Although it is true that one of the fundamental principles of Freemasonry is tolerance, it should not be conditioned to the complacency of any dogmatic thought about death, since any attempt to understand the mystery of death finds light in the reason and not dogma.
Every Mason is the owner of his truths and not of the truth, however, there is a universal truth, and this is the certainty that man has – the Mason – that he is going to die and feels death as a faithful companion and teacher, in such a way so that each Mason through the development of his symbolic mind begins to become aware of the meaning of death, of his death.
Addressing death by pragmatism is to me the most favourable application. Certainly the loss of life by inopportune, untimely or tragic causes is regrettable.
Reason by observing nature teaches us that the universal order – hitherto known – is cyclical; everything in life is cyclical from birth to death.
Things and phenomena have always existed and only the way of looking at them, interpreting and understanding them is changing, according to the endless succession of the evolution of human thought.
The human being biologically destroys himself when he dies and his death is part of an evolutionary cycle, of multiple and varied vital transformations, with loss of form and transformation of energy.
There are scientific correspondents who touch upon the delicate subject of death:
We are made of the same matter as the stars, as the astronomer Harlow Shapley pointed out in 1929, in his article called ‘The stellar matter that man is’, published in the New York Times: ‘We are made of the same matter as the stars. So, when we study astronomy, we are somehow investigating our remote ancestry and our place in the Universe of stellar matter. Our own bodies are made up of the same chemical elements found in the most distant nebulae, and our activities are guided by the same universal rules.’

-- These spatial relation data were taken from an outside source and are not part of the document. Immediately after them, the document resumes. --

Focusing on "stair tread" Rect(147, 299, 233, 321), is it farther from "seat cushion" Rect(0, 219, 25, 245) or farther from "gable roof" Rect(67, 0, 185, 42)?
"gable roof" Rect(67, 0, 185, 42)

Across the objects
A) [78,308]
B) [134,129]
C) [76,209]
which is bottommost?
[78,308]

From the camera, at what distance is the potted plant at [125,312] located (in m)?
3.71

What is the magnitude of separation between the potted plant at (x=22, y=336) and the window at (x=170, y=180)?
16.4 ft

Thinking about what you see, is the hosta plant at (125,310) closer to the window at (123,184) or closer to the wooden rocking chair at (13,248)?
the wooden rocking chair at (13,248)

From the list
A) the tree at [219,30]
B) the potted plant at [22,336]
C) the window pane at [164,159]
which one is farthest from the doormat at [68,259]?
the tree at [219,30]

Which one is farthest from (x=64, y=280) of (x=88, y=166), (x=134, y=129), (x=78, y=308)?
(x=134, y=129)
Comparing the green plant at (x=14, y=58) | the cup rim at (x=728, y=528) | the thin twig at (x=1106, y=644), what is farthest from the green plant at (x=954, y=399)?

Rather than preoccupy my study with my inevitability, I have selected instead to focus upon the present only (from which by the way I as well exclude the past). Though I know this sounds an unimaginative intention, I believe I can say with certitude that the advance into old age can sometimes feel like stepping onto the stage of a play already in progress – and soon to reach its final curtain.

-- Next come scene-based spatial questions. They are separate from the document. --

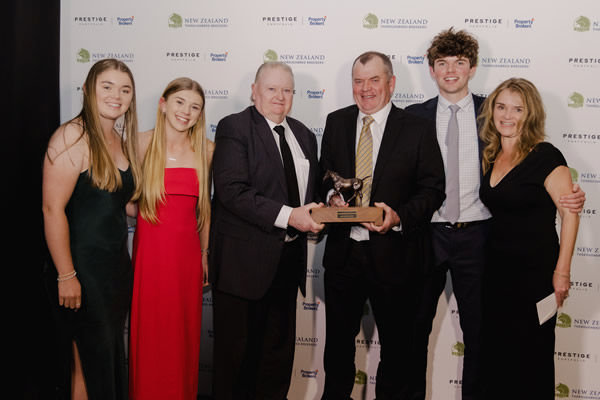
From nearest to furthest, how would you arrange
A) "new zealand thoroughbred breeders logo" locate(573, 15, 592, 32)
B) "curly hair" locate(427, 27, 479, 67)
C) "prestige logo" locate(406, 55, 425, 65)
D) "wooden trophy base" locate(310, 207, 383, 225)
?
"wooden trophy base" locate(310, 207, 383, 225)
"curly hair" locate(427, 27, 479, 67)
"new zealand thoroughbred breeders logo" locate(573, 15, 592, 32)
"prestige logo" locate(406, 55, 425, 65)

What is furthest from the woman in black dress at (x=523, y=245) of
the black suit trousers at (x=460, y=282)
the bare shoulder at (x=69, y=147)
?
the bare shoulder at (x=69, y=147)

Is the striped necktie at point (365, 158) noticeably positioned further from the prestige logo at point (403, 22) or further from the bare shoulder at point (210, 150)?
the prestige logo at point (403, 22)

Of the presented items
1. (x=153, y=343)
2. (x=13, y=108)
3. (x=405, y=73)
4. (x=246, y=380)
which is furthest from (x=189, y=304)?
(x=405, y=73)

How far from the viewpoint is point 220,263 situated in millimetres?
2336

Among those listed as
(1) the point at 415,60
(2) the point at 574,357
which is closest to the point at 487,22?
(1) the point at 415,60

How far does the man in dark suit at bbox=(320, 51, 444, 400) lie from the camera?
231cm

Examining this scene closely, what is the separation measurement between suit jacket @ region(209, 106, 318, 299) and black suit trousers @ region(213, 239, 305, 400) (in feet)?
0.39

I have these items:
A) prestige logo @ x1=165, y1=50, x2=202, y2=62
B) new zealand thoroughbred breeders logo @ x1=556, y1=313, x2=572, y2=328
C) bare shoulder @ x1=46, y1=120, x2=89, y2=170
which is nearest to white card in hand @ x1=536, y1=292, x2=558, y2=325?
new zealand thoroughbred breeders logo @ x1=556, y1=313, x2=572, y2=328

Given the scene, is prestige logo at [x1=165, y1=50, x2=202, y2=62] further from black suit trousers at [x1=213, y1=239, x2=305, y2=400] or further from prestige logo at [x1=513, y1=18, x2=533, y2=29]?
prestige logo at [x1=513, y1=18, x2=533, y2=29]

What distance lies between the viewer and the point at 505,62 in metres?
3.04

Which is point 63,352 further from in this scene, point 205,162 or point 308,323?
point 308,323

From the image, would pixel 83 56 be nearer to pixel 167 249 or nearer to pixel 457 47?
pixel 167 249

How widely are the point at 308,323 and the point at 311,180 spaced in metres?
1.23

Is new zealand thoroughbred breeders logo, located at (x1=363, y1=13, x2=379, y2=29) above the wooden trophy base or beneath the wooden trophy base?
above
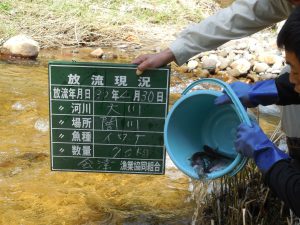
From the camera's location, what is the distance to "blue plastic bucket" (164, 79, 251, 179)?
2.64m

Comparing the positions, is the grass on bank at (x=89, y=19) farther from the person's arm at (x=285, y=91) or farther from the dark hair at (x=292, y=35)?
the dark hair at (x=292, y=35)

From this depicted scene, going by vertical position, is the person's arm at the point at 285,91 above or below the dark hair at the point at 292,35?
below

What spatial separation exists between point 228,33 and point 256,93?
409 mm

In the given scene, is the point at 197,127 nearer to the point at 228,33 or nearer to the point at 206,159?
the point at 206,159

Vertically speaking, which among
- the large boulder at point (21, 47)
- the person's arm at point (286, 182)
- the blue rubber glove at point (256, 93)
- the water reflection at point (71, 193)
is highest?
the large boulder at point (21, 47)

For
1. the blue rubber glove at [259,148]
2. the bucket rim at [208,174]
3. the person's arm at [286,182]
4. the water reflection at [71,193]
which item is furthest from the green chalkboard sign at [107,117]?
the person's arm at [286,182]

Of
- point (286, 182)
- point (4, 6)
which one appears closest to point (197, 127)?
point (286, 182)

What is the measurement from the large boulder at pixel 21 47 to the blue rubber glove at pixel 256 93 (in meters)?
5.53

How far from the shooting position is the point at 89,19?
9.17m

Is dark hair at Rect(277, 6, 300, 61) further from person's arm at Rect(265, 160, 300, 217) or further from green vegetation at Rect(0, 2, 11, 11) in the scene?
green vegetation at Rect(0, 2, 11, 11)

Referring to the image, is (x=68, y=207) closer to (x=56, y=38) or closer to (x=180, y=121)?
(x=180, y=121)

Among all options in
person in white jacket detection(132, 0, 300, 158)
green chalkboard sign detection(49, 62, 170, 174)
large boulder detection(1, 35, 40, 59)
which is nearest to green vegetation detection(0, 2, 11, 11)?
large boulder detection(1, 35, 40, 59)

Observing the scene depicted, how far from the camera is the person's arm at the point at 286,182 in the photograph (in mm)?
2048

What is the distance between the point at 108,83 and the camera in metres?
2.80
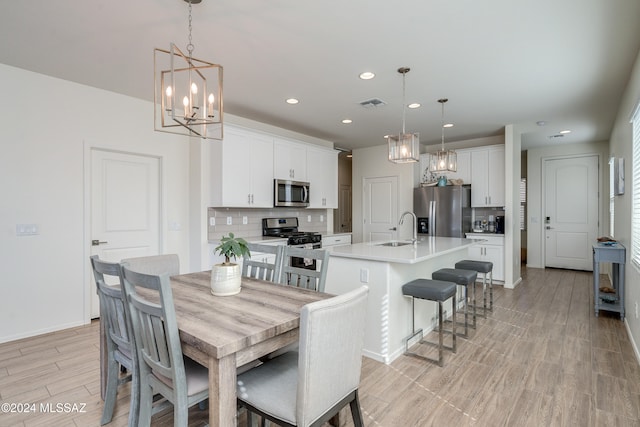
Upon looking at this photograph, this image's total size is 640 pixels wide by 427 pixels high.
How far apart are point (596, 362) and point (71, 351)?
4471 millimetres

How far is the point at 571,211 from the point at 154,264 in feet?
25.2

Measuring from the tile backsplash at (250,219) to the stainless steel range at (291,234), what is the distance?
0.11m

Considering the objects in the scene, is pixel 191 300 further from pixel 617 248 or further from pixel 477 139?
pixel 477 139

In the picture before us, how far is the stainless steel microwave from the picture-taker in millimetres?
4918

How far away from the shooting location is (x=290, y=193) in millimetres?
5121

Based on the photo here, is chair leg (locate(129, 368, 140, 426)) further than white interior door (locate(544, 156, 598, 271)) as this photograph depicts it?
No

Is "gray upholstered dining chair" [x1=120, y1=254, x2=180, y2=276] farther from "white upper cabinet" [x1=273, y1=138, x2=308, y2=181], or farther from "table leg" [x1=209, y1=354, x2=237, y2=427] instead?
"white upper cabinet" [x1=273, y1=138, x2=308, y2=181]

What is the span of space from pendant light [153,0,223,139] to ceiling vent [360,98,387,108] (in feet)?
5.75

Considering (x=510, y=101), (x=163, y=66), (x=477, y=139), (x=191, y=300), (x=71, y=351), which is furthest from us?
(x=477, y=139)

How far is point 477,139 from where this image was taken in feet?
20.8

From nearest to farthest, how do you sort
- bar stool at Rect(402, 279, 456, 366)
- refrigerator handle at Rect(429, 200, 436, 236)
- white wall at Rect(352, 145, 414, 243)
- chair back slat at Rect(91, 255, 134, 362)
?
1. chair back slat at Rect(91, 255, 134, 362)
2. bar stool at Rect(402, 279, 456, 366)
3. refrigerator handle at Rect(429, 200, 436, 236)
4. white wall at Rect(352, 145, 414, 243)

Removing oneself from this parallel is the easiest and only way I know of escaping the so-called existential dilemma surrounding death. It is besides in correspondence with another practical omission – that is, fretting about the future generally (another of life’s diminishing roles should one choose to adopt it).

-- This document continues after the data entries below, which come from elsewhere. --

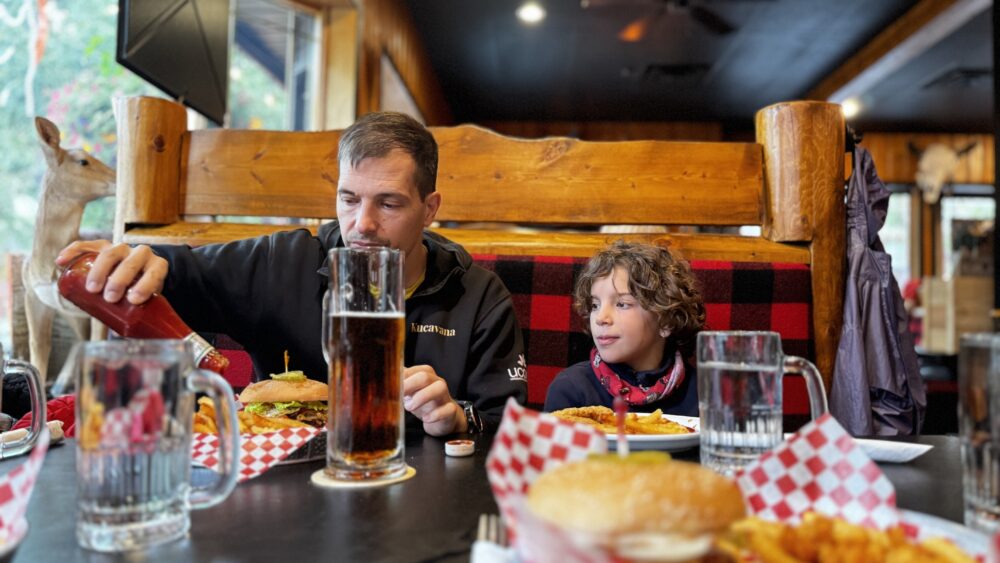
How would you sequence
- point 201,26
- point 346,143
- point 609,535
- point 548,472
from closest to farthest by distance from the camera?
point 609,535
point 548,472
point 346,143
point 201,26

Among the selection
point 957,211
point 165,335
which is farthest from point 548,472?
point 957,211

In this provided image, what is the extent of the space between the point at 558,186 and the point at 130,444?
1.78 meters

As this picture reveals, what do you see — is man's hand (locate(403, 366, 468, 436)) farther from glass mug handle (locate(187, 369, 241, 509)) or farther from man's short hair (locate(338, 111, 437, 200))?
man's short hair (locate(338, 111, 437, 200))

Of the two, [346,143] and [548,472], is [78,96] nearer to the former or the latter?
[346,143]

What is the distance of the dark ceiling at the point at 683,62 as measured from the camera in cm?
578

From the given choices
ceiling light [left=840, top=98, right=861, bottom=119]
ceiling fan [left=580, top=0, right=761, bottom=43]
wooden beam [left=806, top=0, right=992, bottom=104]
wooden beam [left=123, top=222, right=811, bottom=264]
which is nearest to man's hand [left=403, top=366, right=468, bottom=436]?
wooden beam [left=123, top=222, right=811, bottom=264]

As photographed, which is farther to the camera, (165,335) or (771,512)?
(165,335)

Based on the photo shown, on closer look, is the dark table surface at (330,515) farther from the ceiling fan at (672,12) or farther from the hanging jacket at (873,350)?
the ceiling fan at (672,12)

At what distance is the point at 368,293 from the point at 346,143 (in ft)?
2.66

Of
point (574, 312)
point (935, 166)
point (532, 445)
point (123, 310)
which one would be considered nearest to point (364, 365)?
point (532, 445)

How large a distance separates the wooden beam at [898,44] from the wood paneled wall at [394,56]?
3916 millimetres

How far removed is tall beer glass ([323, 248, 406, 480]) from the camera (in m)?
0.84

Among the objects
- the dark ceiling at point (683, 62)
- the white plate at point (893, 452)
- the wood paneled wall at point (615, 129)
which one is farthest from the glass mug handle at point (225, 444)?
the wood paneled wall at point (615, 129)

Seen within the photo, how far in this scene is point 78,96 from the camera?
3252 millimetres
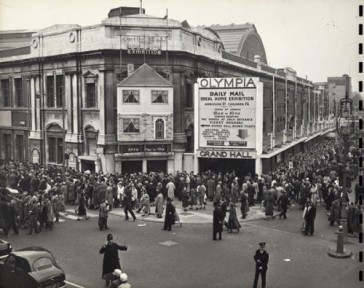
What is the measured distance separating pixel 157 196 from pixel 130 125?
494 inches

Existential crises are inner conflicts characterized by the impression that life lacks meaning and confusion about one’s personal identity. They are accompanied by anxiety and stress, often to such a degree that they disturb one’s normal functioning in everyday life and lead to depression. Their negative attitude towards meaning reflects characteristics of the philosophical movement of existentialism. The components of existential crises can be divided into emotional, cognitive, and behavioral aspects. Emotional components refer to the feelings, such as emotional pain, despair, helplessness, guilt, anxiety, or loneliness. Cognitive components encompass the problem of meaninglessness, the loss of personal values or spiritual faith, and thinking about death. Behavioral components include addictions, and anti-social and compulsive behaviour.
Thus denuded of my existential crises I am free once again to pursue my daily enterprise of wonder – not the least of which earlier today (as I sat on the balcony in the early morning sunshine) was the composition and facility of fly as it alighted nearby. However is the creature created? What governs the skilful construction and management of its wings? And, is not everything else that surrounds me similarly wondrous?